Radyo Sincero Pagadian (DXWO)
- Pagadian; Philippines;
- Broadcast area: Zamboanga del Sur
- Frequency: 99.9 MHz
- Branding: 99.9 Radyo Sincero

Programming
- Languages: Filipino, Cebuano
- Format: Contemporary MOR, News, Talk
- Network: Radyo Sincero

Ownership
- Owner: Times Broadcasting Network Corporation
- Operator: ABJ Broadcasting Services

History
- First air date: 1992
- Former names: Power 99 (1992-2016); Radyo BisDak (2016-2026);

Technical information
- Licensing authority: NTC
- Power: 5,000 watts

= DXWO =

DXWO (99.9 FM), broadcasting as 99.9 Radyo Sincero, is a radio station owned by Times Broadcasting Network Corporation and operated by ABJ Broadcasting Services. The station's studio is located at the 2nd Floor., Bajamunde Bldg, Warlito Palmones St, Barangay.

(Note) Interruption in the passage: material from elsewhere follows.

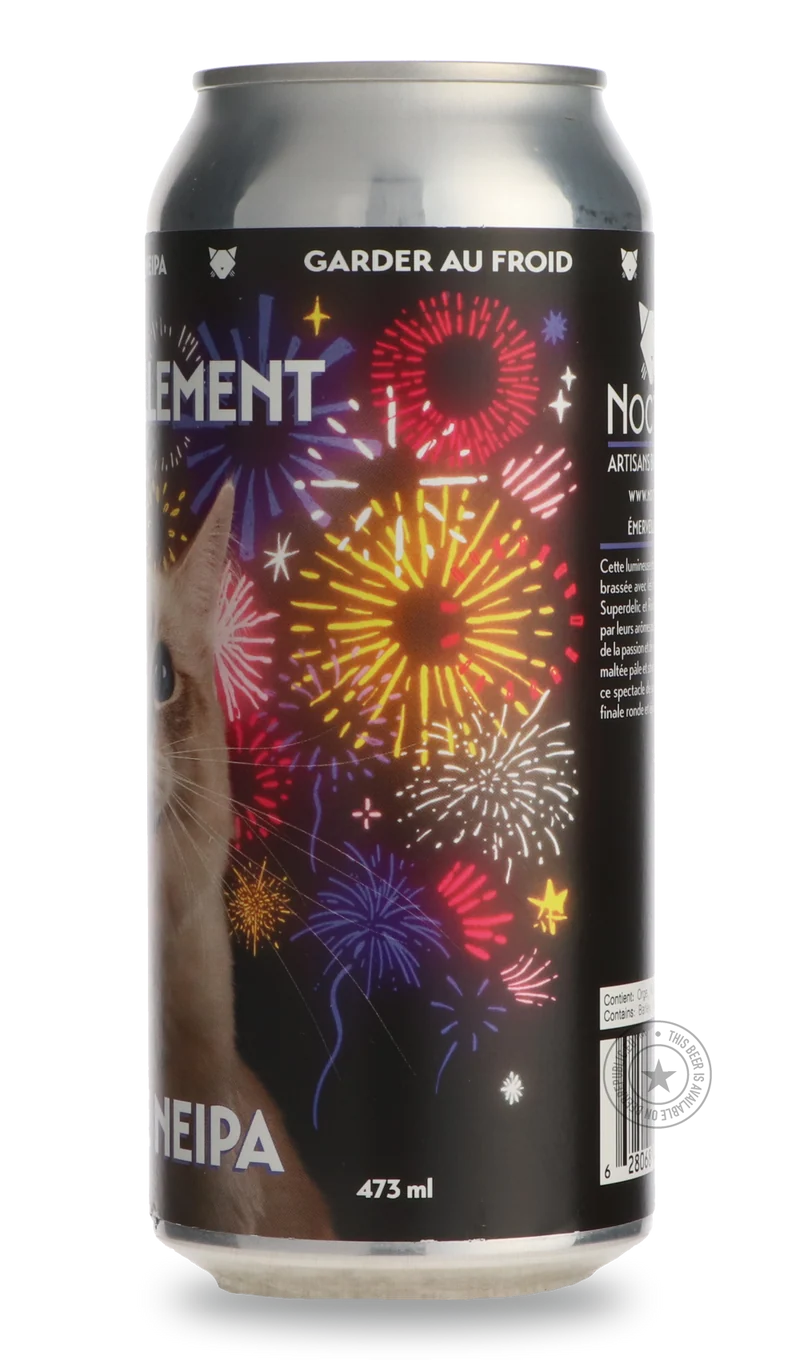 Émerveillement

Santiago, Pagadian.

Radyo Sincero used to broadcast on 95.5 FM from its inception in February 2025 to May 10, 2026. It transferred to its current frequency the following day.

==Incidents==
On September 13, 2000, at around 7:00 p.m., an explosion, apparently caused by an improvised bomb, occurred near the door of the station, which was then located on the fourth floor of the Aderico Optical Building.